[Some records]
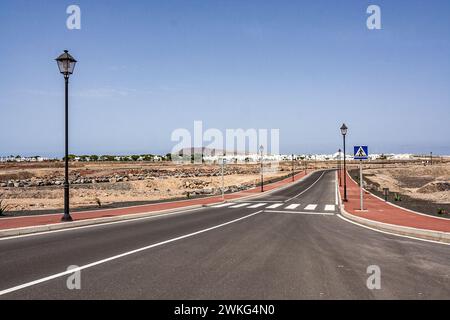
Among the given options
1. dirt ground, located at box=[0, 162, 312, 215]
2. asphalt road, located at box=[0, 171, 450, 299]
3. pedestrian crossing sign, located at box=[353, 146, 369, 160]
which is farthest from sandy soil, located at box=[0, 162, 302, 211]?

EXERCISE OBJECTIVE - Output the lines of these records word for word, leaving out the pictures.

TASK RESPONSE -
Among the given options
1. dirt ground, located at box=[0, 162, 312, 215]
2. asphalt road, located at box=[0, 171, 450, 299]
3. pedestrian crossing sign, located at box=[353, 146, 369, 160]
which is farthest from sandy soil, located at box=[0, 162, 302, 211]?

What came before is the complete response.